For his second solo show at Copperfield, Ty Locke gives a first impression reminiscent of an auction presentation at a bankrupt stately home. Chandeliers hang over suits of armour, but these remnants are not enough to make a home and their materiality betrays them. From cigarette filters to Poundland party platters, the works are fabricated from cheap, readily-available items but through intensive labour. As the closest thing Locke has to an heirloom is an addiction to nicotine, he set about making his own, with 20,000 threaded filters hanging over the scene in the form of a chandelier and a rizla paper echo of an antique carpet below.
Family, memory, class and coming of age have preoccupied the artist in developing the exhibition, as he began to see art school friends inheriting legacies, nest eggs and memorabilia.

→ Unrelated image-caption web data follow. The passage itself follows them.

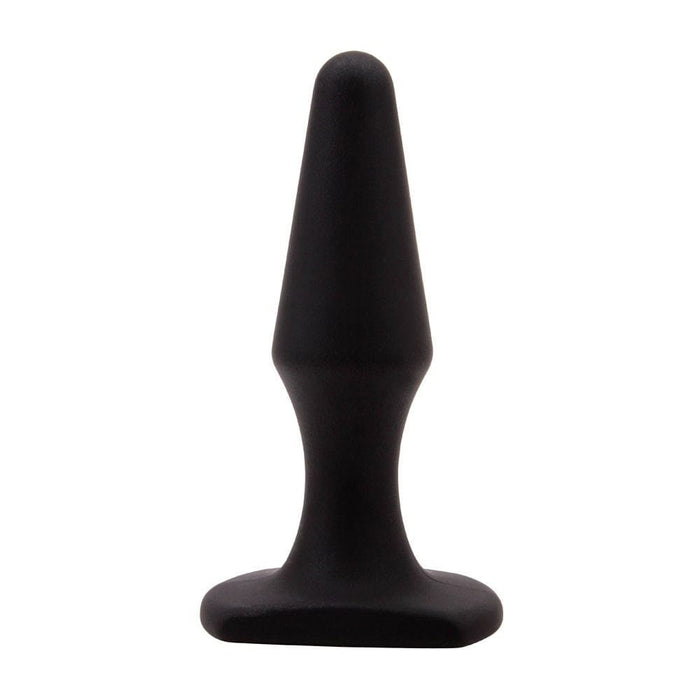 Plug anal, Chisa Novelties Black Mont M, silicon medical, negru
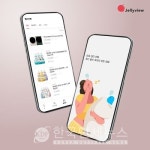 아이앤나, 젤리뷰 스토어 젤리마켓 새단장...최대 60% 할인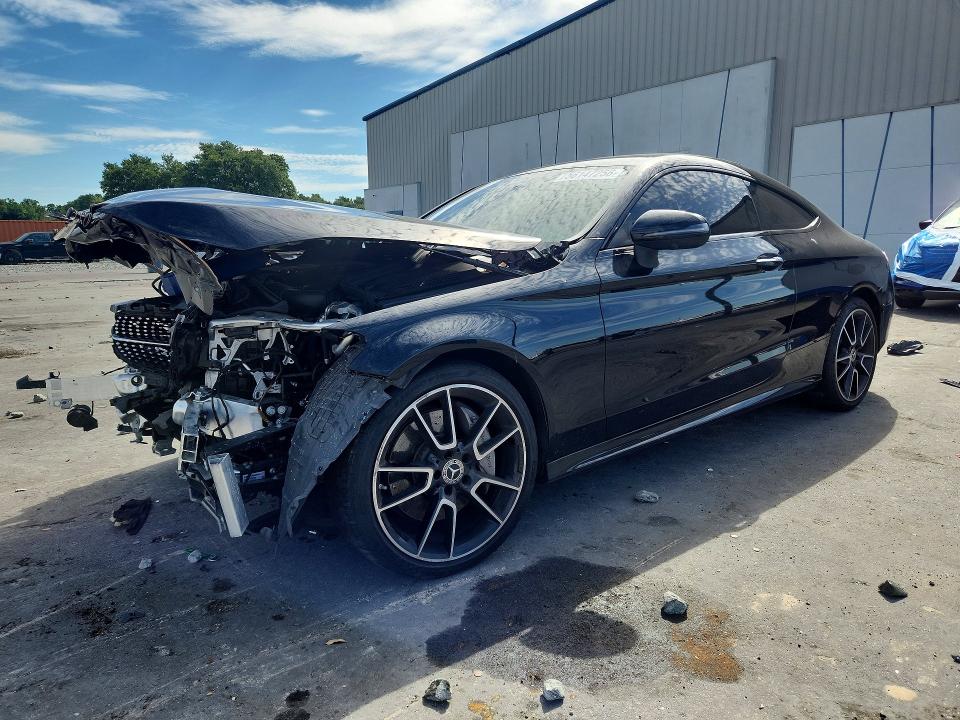 Продаж на аукціоні авто 2023 Mercedes-benz C, vin: W1KWJ8DB1PG132628, номер лоту: 56147256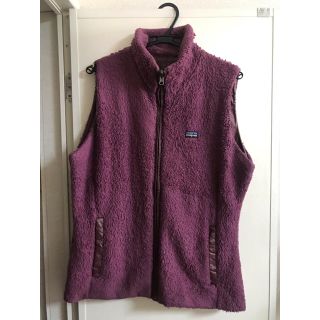 パタゴニア(patagonia)のpatagonia パタゴニア フリース ベスト(ベスト)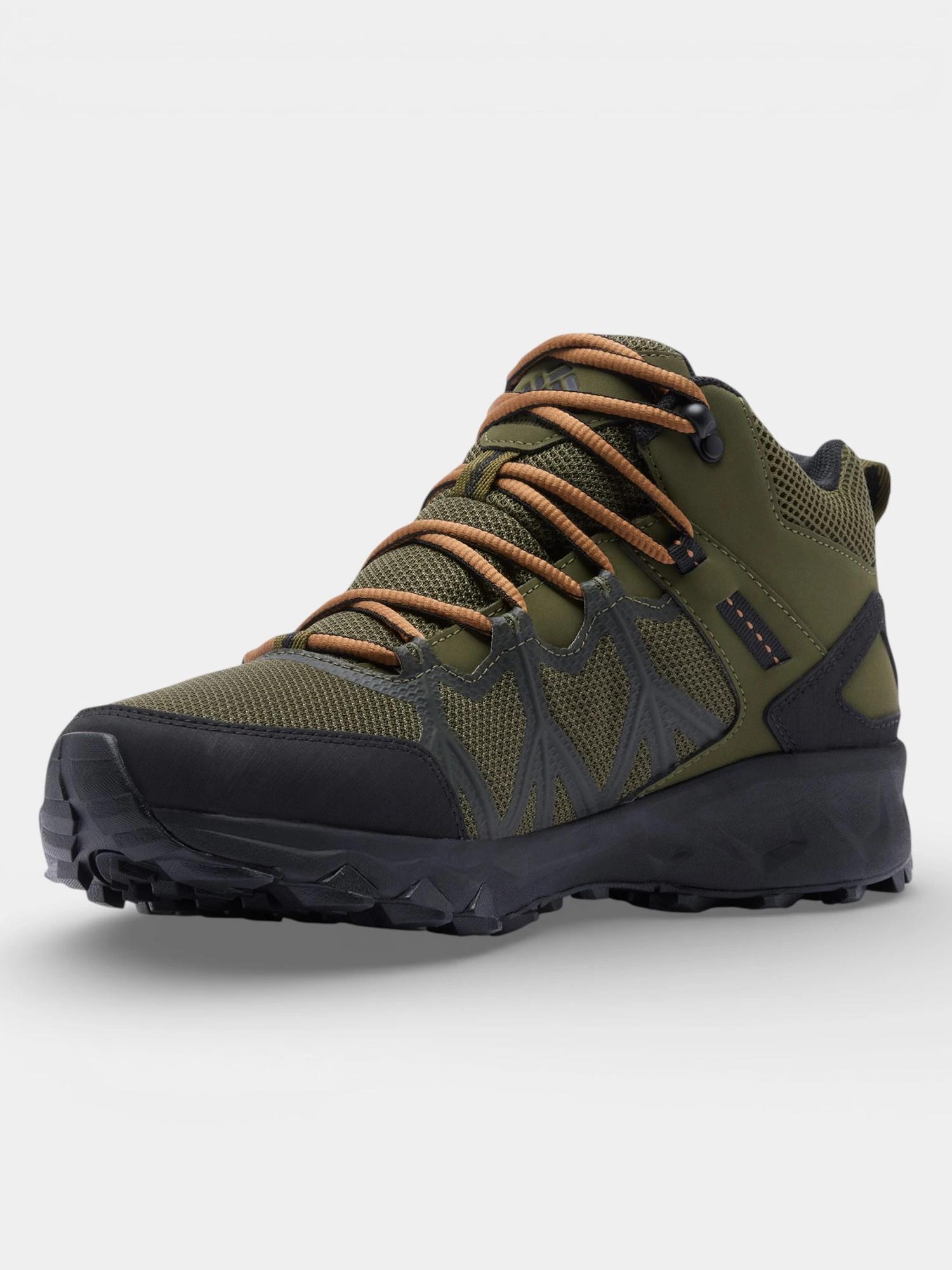Bottes De Randonnée Imperméables Hommes Peakfreak II Mid Outdry 3/7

In the absence of real heirlooms Locke reflects that, when collected, these works might eventually become someone else’s real inheritance, consistent with the wry sense of humour that has helped him laugh his way through a complicated childhood.

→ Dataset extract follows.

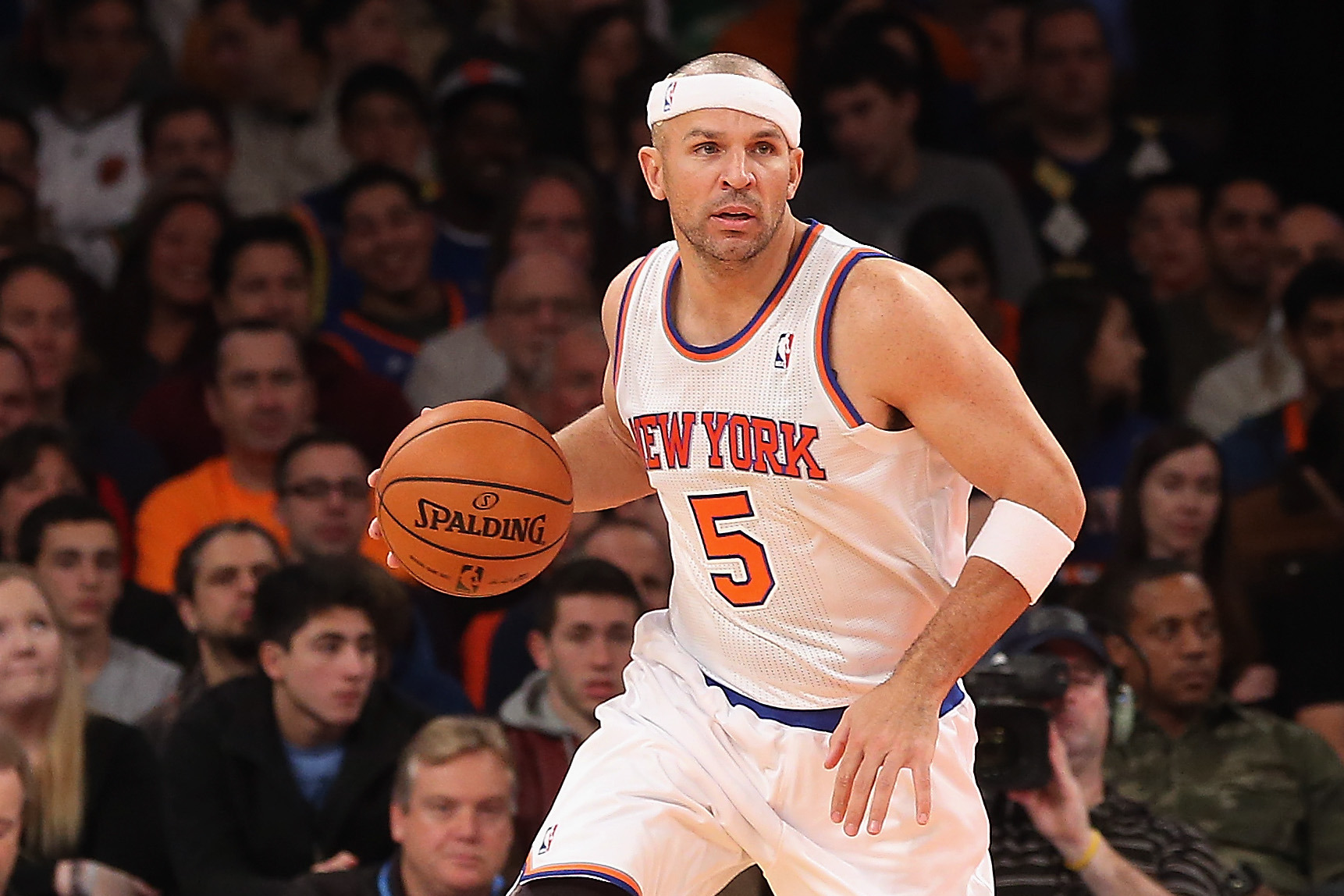 Jason Kidd retires from basketball, Knicks announce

Bulging photo albums echo nostalgic picture frames stacked on the floor containing the same absurd, repeating image and surrounded by cardboard packing boxes. The boxes wait to be filled with these aspirational objects, or perhaps we have caught someone mid-pack, preparing to move home. They are littered with shipping labels referencing some of Ty’s twenty childhood addresses. As the child of a single mother with seven children, Ty’s family was often at the top of the council house waiting list, resulting in a constant state of uncertain but exciting transition, bouncing across Kent until Ty eventually relocated to London to pursue art.

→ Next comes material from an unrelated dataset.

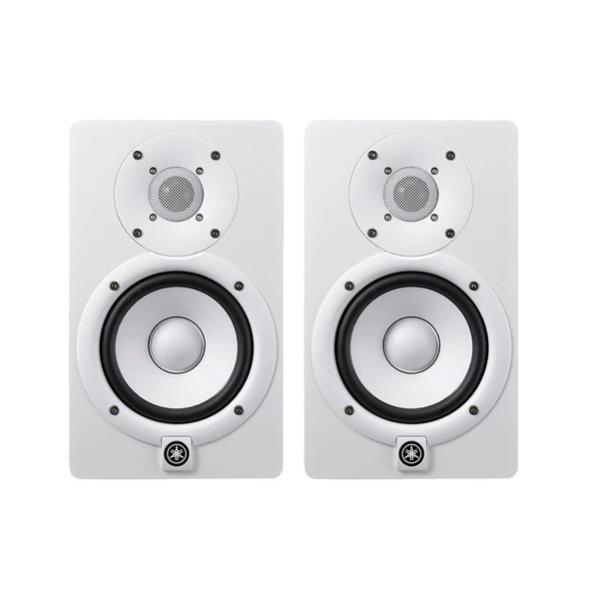 Altavoz Monitores De Estudio Hs-5 Activos YamahaBlanco (Par)
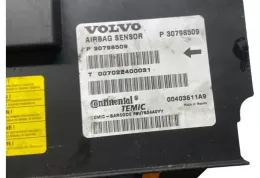 007022400031 блок управління airbag (srs) Volvo S80 2008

Locke’s first job was a party host at a children’s play centre ‘The Big Fun House’ where he honed his ability to play the clown. In returning to that time, he found a material for his suits of armour that offers about as much protection as his self-deprecating humour. The Poundland party platters meant for crisps and cupcakes, are here transformed into gauntlets and vambraces projecting from the walls. Hand embossed into these surfaces are copies of real tattoos inked into the arms and legs of Locke's family, acknowledging that tattoos have long been to working class people what heraldry was to the privileged: A mark of belonging and of protection by association and intimidation.
Across the space from this wall of armour that reads like a gang of flexing biceps, glistening shoulder to shoulder is a counter to all that hyper masculinity. While family and circumstance are a big part of growing up, finding our own identities and sexuality is pivotal. Serving Camp, a last pair of limp-wristed and intricately jointed gauntlets with fake drag nails moulded into the end of each finger. The limpness of the wrist is met with the aggression and sharpness of these nails that become claws, heightening the campness of this deep red velvet wall peeling away at the edges.
Memory and nostalgia are an inescapable part of aging tied to many physical and visual triggers. Despite a recurring drug addiction, Locke’s mother wrote her children poems, caring letters, took many pictures and introduced them to humour in her lighter moments. This weight of emotion and interpersonal tension is drawn out across the exhibition, but in particular in works like Good Intentions, which recall the last remnants of his mother’s half forgotten, half lost poem as it fades into the threads of a net curtain. A childhood passed. Helping to illuminate this scene are modified “Tiffany-style” stained glass lamps. The workmanship of what look like prized lamps has been carefully undone and re-configured in the latest of the artist's co-dependent series of dysfunctional objects. As their glass shards interlock and embrace, one lamp stands while the other is limp, in desperate need of support.